第一百二十二章 神獸貔貅
“你要開醫館?”宿清雲問秦重。
秦重頷首。“既然要在巫修界百年,那便找點事做做。”
他懂醫術, 而赫連丹會制丹藥, 若是兩人合作, 這醫館便能開起來了。
俟藺封道:“若開醫館,前期恐怕會有些困難, 畢竟大部份人只信巫修者的祈福。”
秦重神情自若地道:“萬事起頭難, 只怕有心人。假如真的無人問津,那便關門大吉。”
俟藺封一怔。
唐玉澤哈哈大笑, 拍著秦重的肩膀, 大力支持。“你開的醫館,不可能關門, 待你名聲遠揚後, 有的是人跪著求你呢。”
秦重按住他的手, 道:“凡事做兩手準備, 不至於期望越大而失望越大。”
“你做事,我放心。”唐玉澤反手捏了捏他的手道。秦重以前生病,都能有條不紊地打理地下市場的生意, 手下能人多, 積累的家底厚,如今身體逐漸恢復,精力充沛, 開家小小的醫館不在話下。
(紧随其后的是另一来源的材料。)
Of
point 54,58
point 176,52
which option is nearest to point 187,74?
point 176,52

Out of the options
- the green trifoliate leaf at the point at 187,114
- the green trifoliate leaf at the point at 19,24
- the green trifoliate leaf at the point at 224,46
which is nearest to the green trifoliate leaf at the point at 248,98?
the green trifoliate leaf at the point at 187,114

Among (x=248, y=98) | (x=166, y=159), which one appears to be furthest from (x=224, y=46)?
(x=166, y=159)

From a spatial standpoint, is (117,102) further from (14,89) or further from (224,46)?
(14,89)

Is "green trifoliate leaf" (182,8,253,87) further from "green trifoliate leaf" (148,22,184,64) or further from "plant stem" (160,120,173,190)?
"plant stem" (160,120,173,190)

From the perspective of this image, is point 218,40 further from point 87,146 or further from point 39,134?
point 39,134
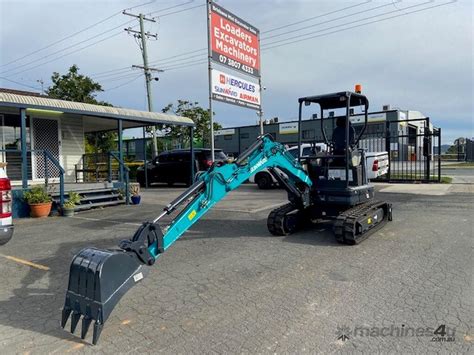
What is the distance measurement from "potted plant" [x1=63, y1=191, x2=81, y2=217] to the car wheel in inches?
314

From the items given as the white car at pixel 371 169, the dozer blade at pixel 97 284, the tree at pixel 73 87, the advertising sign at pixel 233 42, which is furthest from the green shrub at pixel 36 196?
the tree at pixel 73 87

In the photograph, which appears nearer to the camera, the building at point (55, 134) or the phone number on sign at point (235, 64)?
the phone number on sign at point (235, 64)

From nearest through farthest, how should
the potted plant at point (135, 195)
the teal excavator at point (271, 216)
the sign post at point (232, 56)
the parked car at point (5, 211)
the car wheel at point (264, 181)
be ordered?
the teal excavator at point (271, 216) → the parked car at point (5, 211) → the sign post at point (232, 56) → the potted plant at point (135, 195) → the car wheel at point (264, 181)

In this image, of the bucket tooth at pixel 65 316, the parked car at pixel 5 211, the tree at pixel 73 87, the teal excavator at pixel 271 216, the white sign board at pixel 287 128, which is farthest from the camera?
the white sign board at pixel 287 128

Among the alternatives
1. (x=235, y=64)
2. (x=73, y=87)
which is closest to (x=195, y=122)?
(x=73, y=87)

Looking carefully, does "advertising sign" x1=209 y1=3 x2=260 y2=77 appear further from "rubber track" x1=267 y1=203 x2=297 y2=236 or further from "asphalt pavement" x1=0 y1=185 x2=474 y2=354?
"asphalt pavement" x1=0 y1=185 x2=474 y2=354

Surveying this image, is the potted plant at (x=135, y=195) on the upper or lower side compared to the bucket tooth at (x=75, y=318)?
upper

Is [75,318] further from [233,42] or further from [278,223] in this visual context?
[233,42]

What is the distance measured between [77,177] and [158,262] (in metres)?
11.2

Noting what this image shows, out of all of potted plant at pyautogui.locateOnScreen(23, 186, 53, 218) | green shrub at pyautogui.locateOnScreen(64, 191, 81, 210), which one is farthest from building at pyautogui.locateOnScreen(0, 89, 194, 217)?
potted plant at pyautogui.locateOnScreen(23, 186, 53, 218)

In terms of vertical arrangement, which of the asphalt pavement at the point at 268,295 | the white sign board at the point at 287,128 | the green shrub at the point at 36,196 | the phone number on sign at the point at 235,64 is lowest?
the asphalt pavement at the point at 268,295

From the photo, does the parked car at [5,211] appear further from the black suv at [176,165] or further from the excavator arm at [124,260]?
the black suv at [176,165]

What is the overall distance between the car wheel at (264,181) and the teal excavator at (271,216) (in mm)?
8587

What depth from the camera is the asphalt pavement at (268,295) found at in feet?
10.9
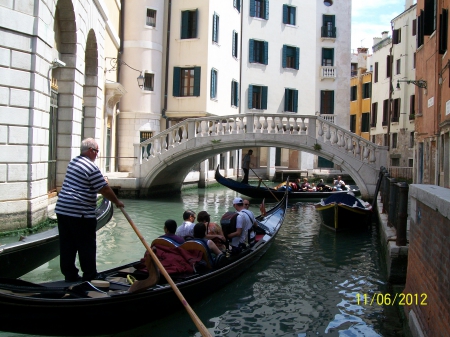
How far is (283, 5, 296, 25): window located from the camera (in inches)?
846

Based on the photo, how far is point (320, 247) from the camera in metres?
7.75

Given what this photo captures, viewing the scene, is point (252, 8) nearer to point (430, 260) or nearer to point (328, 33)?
point (328, 33)

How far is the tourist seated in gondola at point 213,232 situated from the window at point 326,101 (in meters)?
19.2

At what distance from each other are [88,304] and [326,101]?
71.8 ft

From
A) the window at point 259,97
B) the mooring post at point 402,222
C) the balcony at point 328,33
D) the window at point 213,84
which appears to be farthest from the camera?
the balcony at point 328,33

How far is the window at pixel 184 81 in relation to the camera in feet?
53.0

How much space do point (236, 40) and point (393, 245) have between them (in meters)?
15.4

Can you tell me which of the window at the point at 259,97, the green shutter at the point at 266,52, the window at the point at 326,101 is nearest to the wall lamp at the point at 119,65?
the window at the point at 259,97

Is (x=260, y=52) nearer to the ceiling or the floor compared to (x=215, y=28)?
nearer to the ceiling

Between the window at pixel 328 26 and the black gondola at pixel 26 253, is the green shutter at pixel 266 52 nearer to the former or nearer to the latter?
the window at pixel 328 26

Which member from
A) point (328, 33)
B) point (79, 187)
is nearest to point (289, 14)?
point (328, 33)

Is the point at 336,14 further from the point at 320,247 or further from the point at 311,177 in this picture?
the point at 320,247

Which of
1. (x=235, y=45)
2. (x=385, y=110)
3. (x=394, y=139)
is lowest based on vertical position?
(x=394, y=139)

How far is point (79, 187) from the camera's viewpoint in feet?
12.8
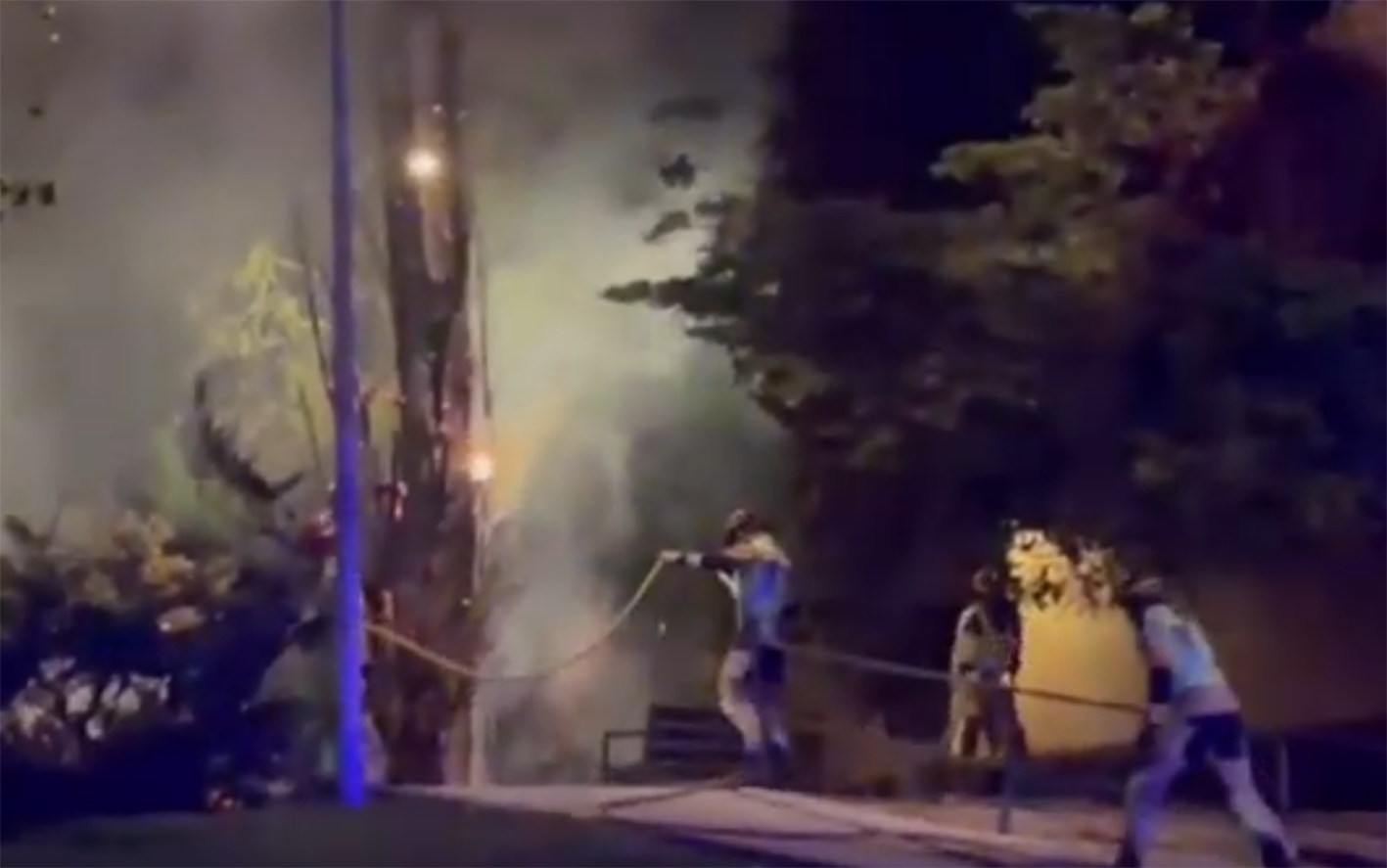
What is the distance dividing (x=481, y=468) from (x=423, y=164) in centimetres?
324

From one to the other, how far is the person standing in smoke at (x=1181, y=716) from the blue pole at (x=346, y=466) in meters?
5.35

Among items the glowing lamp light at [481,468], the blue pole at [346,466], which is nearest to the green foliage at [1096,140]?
the blue pole at [346,466]

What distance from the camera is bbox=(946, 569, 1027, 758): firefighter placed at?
1866 cm

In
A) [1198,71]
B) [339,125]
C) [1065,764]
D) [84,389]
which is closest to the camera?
[339,125]

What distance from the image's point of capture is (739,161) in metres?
26.1

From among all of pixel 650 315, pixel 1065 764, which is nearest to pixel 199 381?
pixel 650 315

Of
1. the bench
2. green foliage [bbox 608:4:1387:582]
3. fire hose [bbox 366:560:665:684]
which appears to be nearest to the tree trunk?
fire hose [bbox 366:560:665:684]

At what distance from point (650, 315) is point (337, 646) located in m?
11.2

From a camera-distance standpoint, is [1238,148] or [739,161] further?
[739,161]

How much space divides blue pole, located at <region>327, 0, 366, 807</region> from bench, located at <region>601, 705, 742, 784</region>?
21.9 feet

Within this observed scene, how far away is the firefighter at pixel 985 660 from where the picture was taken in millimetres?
18656

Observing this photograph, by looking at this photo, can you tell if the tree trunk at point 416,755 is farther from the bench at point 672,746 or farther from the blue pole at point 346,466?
the blue pole at point 346,466

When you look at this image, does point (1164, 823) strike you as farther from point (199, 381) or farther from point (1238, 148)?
point (199, 381)

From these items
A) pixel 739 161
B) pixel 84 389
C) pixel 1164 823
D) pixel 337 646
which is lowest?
pixel 1164 823
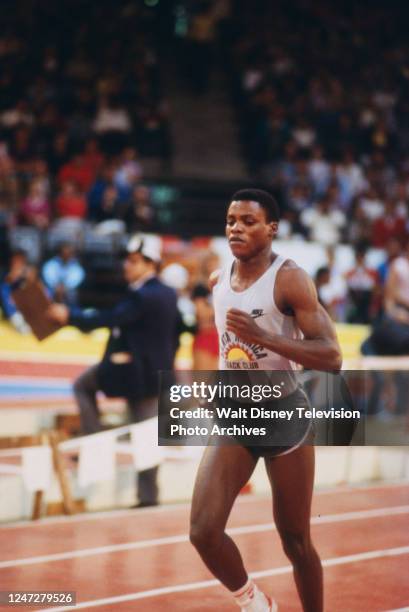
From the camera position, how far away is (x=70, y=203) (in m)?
16.2

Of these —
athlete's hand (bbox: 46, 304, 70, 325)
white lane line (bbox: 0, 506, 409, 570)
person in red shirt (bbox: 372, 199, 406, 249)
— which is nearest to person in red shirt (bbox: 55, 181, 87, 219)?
person in red shirt (bbox: 372, 199, 406, 249)

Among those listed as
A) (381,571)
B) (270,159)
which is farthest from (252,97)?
(381,571)

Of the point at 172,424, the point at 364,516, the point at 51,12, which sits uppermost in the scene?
the point at 51,12

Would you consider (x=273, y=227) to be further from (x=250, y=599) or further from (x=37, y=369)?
(x=37, y=369)

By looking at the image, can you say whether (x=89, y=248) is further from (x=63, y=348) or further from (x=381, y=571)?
(x=381, y=571)

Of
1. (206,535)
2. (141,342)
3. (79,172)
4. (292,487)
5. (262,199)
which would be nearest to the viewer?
(206,535)

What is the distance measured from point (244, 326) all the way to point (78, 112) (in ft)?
49.0

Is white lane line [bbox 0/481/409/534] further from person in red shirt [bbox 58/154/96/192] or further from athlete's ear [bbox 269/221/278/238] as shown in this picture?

眼一轉, 唐玉澤道:“你都有事做了, 那我呢?難道要重操舊業?”
“重操舊業?”俟藺封微微歪頭。
巫虞妖姬那邊的幾人呵呵地笑起來了。
唐玉澤不滿地問:“有何好笑的?”
“唐公子那雁過拔毛的本事, 在魔修界可是家喻戶曉,這來了巫修界,重操舊業,巫修們便無安寧之日了。”巫虞妖姬打趣地道。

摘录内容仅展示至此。